Retype the listing below line for line, without changing a single character.

━━━━━━

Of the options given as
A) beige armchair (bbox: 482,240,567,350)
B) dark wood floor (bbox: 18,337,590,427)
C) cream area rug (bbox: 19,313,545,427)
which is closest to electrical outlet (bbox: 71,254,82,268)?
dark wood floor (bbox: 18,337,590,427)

━━━━━━

> [CORRECT RESPONSE]:
Of the options given as
A) beige armchair (bbox: 482,240,567,350)
B) dark wood floor (bbox: 18,337,590,427)
C) cream area rug (bbox: 19,313,545,427)
which is closest to electrical outlet (bbox: 71,254,82,268)?
dark wood floor (bbox: 18,337,590,427)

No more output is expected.